Russia is also staging its heaviest assaults in the eastern Donetsk region, according to data compiled by the Ukrainian General Staff, which said the Pokrovsk front had faced the most regular assaults in recent days. Syrskyi said Ukrainian forces were also preparing defensive lines for a possible Russian assault on the Sumy region, which would mark another front more than 100 km to the north of Kharkiv.
What is Kyiv doing?
Under fire from depleting munitions to counter the Russian offensive, Ukraine President Volodymyr Zelenskyy has accused Moscow of seeking to reduce the city to rubble. Moscow denies deliberately targeting civilians but thousands have been killed and injured in its 27-months-long invasion of Ukraine.
Kyiv has scrambled to develop drones and missiles and staged strikes on facilities in Russia it says are being used to support the war and bomb Ukrainian towns, cities and power facilities. At least 15 people were killed and scores injured on Sunday when a section of a Russian apartment block collapsed after being struck by fragments of a Soviet-era missile, launched by Ukraine and shot down by Russia, officials said.

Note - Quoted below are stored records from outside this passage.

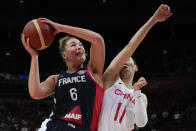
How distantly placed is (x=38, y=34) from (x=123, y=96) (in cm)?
94

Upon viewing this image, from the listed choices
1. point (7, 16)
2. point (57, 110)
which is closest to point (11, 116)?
point (7, 16)

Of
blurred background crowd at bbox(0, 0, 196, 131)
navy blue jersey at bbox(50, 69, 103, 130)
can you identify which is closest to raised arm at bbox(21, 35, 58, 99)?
navy blue jersey at bbox(50, 69, 103, 130)

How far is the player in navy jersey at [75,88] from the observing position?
95.0 inches

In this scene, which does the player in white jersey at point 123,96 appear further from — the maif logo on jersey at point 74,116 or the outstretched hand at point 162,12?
the maif logo on jersey at point 74,116

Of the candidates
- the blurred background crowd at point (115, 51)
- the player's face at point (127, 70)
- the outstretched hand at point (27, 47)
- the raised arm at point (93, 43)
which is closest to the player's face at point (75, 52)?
the raised arm at point (93, 43)

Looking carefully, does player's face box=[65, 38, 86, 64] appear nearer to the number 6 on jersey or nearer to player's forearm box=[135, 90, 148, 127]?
the number 6 on jersey

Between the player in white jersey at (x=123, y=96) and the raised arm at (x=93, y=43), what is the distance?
0.41 ft

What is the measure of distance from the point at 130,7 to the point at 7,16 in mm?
7303

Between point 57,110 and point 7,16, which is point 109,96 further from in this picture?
point 7,16

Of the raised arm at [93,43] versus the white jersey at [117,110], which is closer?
the raised arm at [93,43]

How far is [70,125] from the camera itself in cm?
239

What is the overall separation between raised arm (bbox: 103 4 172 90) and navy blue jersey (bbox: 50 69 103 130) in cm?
19

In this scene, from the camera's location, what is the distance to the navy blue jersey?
7.92 feet

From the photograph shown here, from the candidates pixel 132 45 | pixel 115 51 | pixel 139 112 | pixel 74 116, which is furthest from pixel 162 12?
pixel 115 51
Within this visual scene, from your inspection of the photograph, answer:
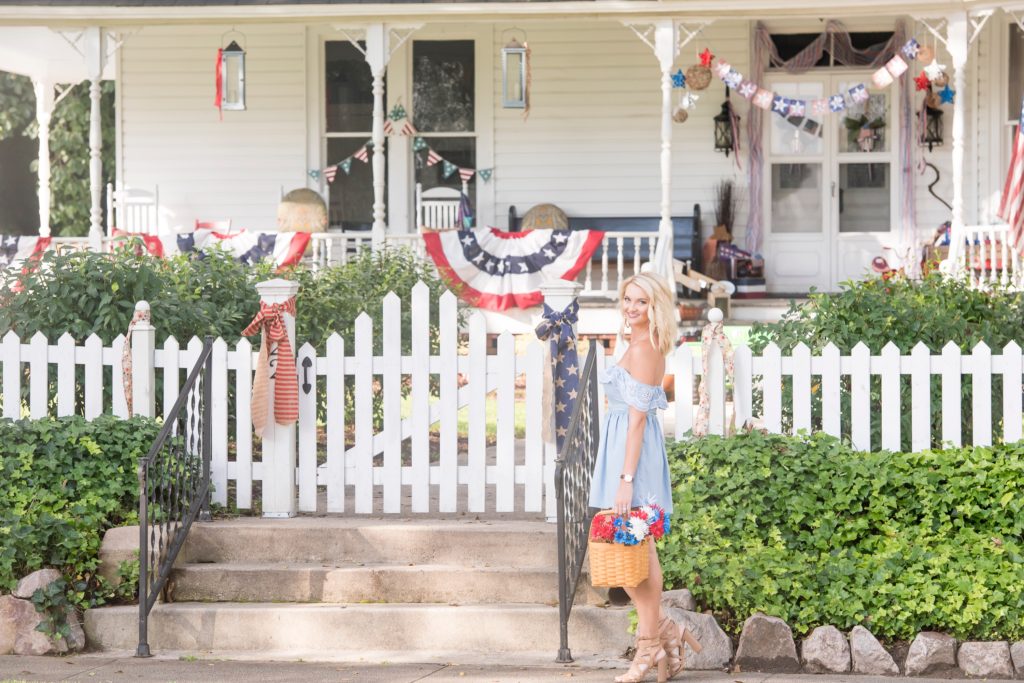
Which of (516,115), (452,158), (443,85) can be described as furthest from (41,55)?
(516,115)

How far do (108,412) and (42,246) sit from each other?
6901 millimetres

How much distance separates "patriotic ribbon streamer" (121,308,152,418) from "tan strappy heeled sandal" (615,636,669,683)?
3.05 meters

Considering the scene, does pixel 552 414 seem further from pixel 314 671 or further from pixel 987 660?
pixel 987 660

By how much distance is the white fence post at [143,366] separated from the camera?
7.11 m

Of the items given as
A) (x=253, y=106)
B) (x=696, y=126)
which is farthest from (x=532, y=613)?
(x=253, y=106)

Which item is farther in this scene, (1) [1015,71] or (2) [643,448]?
(1) [1015,71]

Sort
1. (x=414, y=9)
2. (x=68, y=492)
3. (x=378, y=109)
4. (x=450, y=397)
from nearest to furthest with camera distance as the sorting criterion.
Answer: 1. (x=68, y=492)
2. (x=450, y=397)
3. (x=378, y=109)
4. (x=414, y=9)

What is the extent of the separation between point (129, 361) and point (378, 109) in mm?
7477

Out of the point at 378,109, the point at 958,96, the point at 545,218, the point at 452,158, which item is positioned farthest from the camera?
the point at 452,158

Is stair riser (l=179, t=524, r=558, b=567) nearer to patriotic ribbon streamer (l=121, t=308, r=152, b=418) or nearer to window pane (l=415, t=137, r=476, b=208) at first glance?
patriotic ribbon streamer (l=121, t=308, r=152, b=418)

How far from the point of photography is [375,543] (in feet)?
21.9

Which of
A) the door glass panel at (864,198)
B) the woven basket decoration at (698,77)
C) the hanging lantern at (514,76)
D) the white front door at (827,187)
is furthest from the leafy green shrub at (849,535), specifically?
the door glass panel at (864,198)

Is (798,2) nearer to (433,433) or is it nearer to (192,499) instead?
(433,433)

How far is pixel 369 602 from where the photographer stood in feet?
21.1
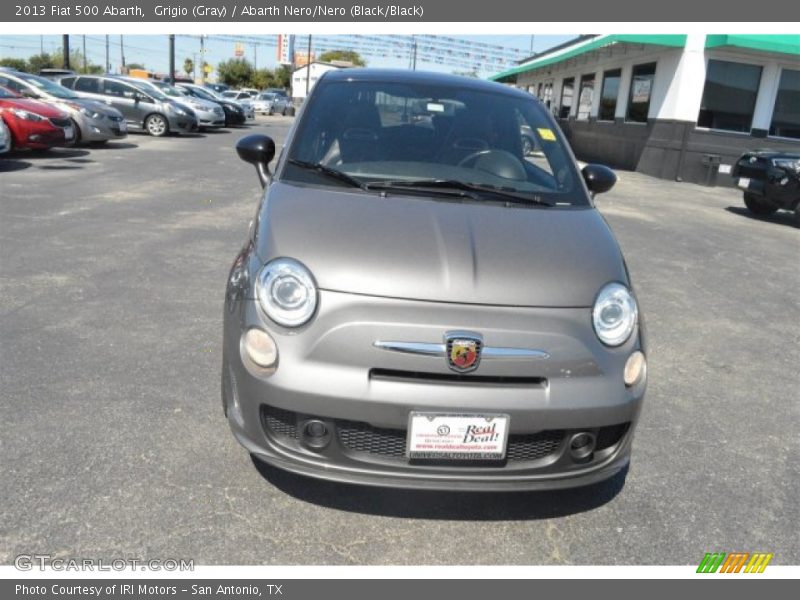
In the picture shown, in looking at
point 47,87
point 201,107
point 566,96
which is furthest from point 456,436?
point 566,96

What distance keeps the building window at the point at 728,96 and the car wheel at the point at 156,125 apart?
14923 millimetres

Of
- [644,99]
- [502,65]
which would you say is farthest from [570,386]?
[502,65]

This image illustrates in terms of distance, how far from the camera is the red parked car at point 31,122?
12195 mm

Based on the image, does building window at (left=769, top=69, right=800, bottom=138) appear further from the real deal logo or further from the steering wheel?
the real deal logo

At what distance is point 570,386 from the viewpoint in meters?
2.36

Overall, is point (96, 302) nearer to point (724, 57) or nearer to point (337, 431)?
point (337, 431)

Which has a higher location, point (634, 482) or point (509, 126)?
point (509, 126)

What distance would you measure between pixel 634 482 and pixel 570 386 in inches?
37.7

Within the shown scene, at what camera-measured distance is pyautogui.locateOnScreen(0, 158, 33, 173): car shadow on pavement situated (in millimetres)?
11140

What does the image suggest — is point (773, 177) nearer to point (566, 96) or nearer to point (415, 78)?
point (415, 78)

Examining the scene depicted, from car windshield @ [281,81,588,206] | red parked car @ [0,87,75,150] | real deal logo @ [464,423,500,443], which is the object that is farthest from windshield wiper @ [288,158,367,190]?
red parked car @ [0,87,75,150]

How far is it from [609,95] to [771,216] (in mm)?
11991

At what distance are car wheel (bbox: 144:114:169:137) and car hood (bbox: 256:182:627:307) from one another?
60.9 ft

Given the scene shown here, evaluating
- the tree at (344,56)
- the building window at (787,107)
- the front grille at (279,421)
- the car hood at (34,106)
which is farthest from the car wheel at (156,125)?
the tree at (344,56)
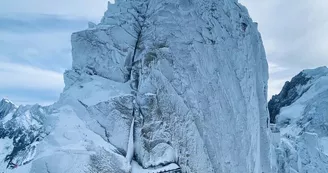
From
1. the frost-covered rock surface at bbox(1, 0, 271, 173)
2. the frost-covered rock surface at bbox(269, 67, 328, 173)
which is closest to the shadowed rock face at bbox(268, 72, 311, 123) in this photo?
the frost-covered rock surface at bbox(269, 67, 328, 173)

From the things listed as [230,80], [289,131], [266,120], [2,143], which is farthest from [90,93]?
[2,143]

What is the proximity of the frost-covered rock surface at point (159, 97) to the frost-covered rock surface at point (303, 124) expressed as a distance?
11.0 m

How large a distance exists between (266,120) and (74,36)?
1315cm

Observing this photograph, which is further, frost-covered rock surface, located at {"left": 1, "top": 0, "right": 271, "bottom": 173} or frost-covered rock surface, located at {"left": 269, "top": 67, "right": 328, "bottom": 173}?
frost-covered rock surface, located at {"left": 269, "top": 67, "right": 328, "bottom": 173}

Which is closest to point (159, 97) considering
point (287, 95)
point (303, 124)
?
point (303, 124)

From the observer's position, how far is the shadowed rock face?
55.0 metres

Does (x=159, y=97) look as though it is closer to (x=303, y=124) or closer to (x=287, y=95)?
(x=303, y=124)

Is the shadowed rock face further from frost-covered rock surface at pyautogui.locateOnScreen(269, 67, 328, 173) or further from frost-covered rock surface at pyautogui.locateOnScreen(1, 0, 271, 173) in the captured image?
frost-covered rock surface at pyautogui.locateOnScreen(1, 0, 271, 173)

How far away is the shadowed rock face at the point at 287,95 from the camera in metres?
55.0

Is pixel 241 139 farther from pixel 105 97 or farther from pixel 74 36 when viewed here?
pixel 74 36

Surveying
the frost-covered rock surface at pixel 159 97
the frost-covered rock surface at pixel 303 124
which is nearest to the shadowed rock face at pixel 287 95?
the frost-covered rock surface at pixel 303 124

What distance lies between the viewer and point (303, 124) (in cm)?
4441

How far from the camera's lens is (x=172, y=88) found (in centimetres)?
1600

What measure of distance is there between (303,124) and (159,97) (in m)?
35.4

This was the deadliest attack to date on the Belgorod region. Russian officials called it a "terrorist attack on residential areas" involving Tochka ballistic missiles and Adler and RM-70 Vampire (MLRS) multiple-launch rocket systems. The Kremlin said President Vladimir Putin had been briefed on the attack, which it said was "barbaric".
Meanwhile, Zelenskyy also signed a law allowing some categories of convicts to serve in the army, the parliament's website showed. The move provides only a potential maximum of 20,000 people who could join the army, Kyiv officials say. The Ukrainian President also signed into law tougher fines for draft dodging.